PROBLEM TO SOLVE: Output only the lines below from the one holding "томаты Манимейкер и Белый персик" down to the one holding "Black Cuckooshrike - Nigel Voaden", both end lines included and every picture dropped.
(Beginning of RECORD EXCERPTS)
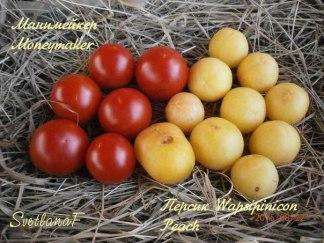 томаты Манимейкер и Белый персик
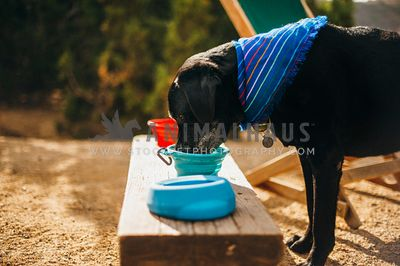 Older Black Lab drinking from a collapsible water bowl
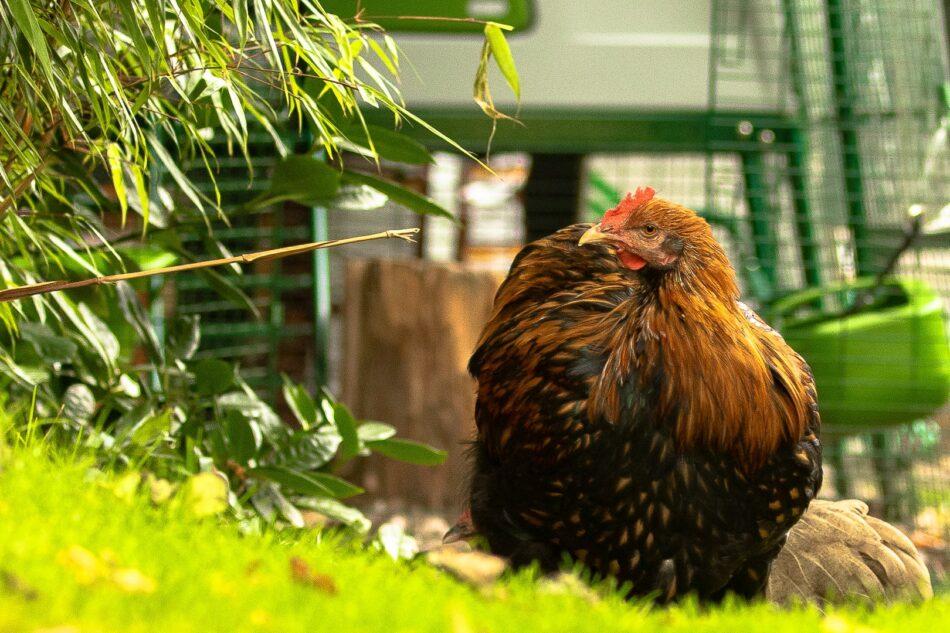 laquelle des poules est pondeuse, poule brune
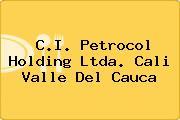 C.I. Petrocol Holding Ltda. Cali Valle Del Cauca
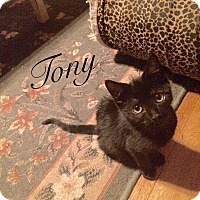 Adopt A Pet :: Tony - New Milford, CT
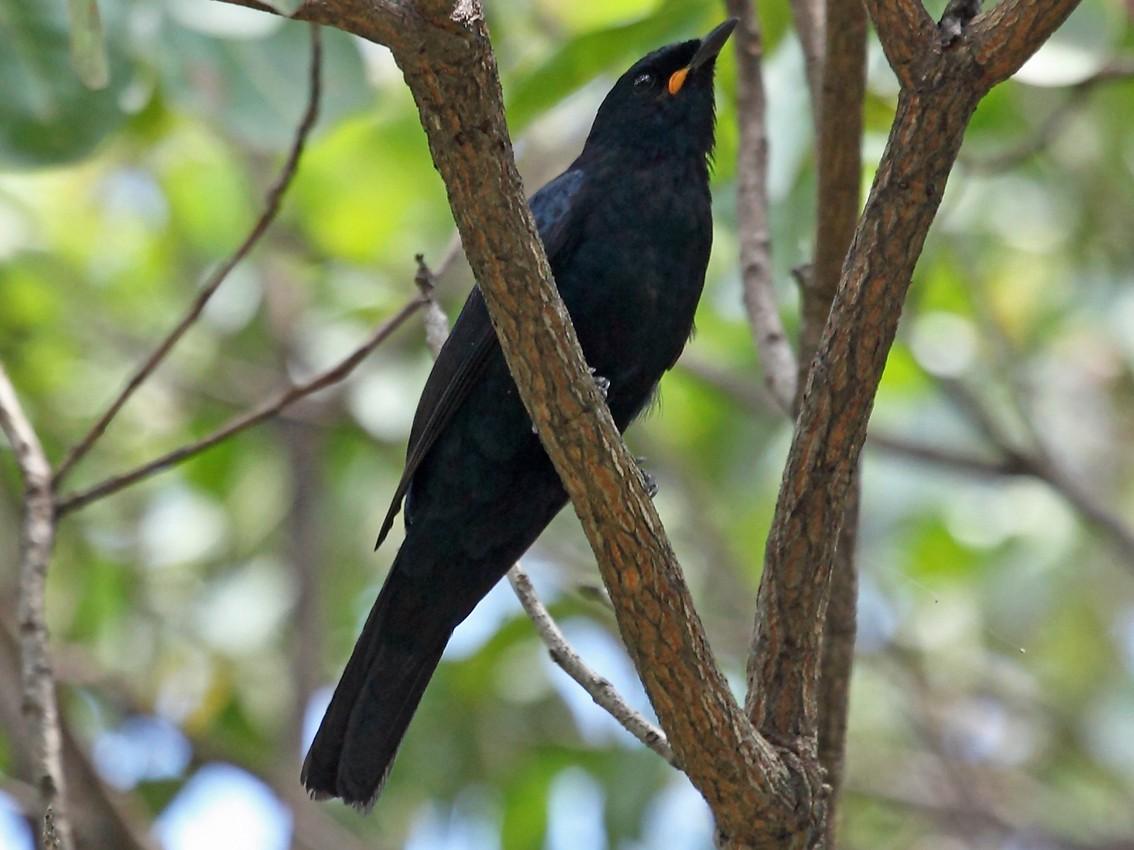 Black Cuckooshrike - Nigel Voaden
(End of RECORD EXCERPTS)
(Beginning of RECORD EXCERPTS)
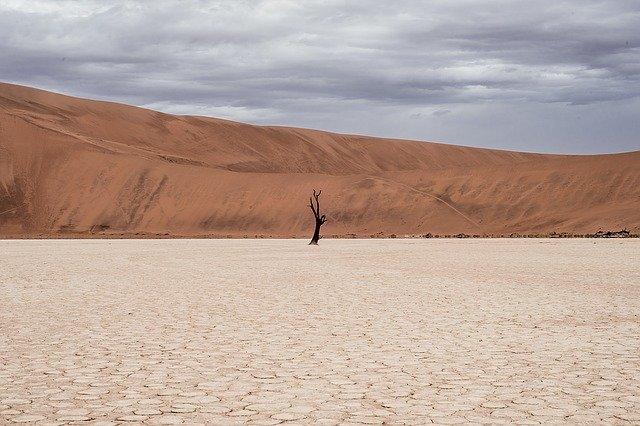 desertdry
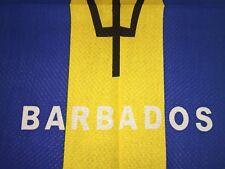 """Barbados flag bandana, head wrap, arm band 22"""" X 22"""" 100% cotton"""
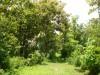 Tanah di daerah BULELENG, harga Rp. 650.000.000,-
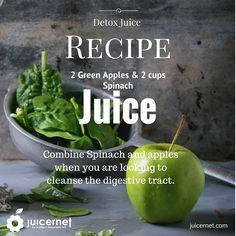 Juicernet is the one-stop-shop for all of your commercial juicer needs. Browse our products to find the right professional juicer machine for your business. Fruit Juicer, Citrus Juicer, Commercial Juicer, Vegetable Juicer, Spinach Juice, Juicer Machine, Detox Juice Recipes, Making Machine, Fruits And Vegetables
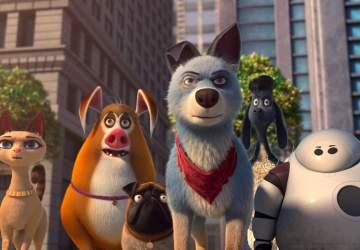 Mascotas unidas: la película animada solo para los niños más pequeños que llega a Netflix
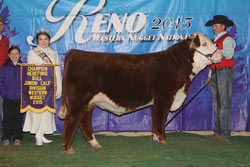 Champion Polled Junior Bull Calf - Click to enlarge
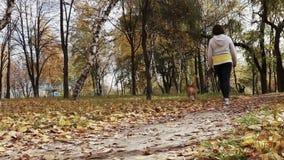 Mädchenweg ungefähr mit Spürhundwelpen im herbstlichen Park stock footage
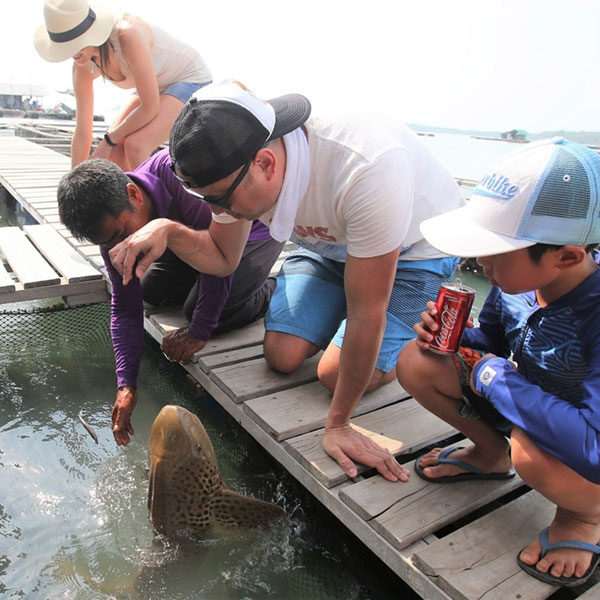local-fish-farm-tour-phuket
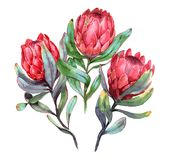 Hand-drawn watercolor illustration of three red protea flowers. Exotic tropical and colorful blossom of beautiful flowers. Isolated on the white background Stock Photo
(End of RECORD EXCERPTS)
PROBLEM SOLUTION:
 томаты Манимейкер и Белый персик
 Older Black Lab drinking from a collapsible water bowl
 laquelle des poules est pondeuse, poule brune
 C.I. Petrocol Holding Ltda. Cali Valle Del Cauca
 Adopt A Pet :: Tony - New Milford, CT
 Black Cuckooshrike - Nigel Voaden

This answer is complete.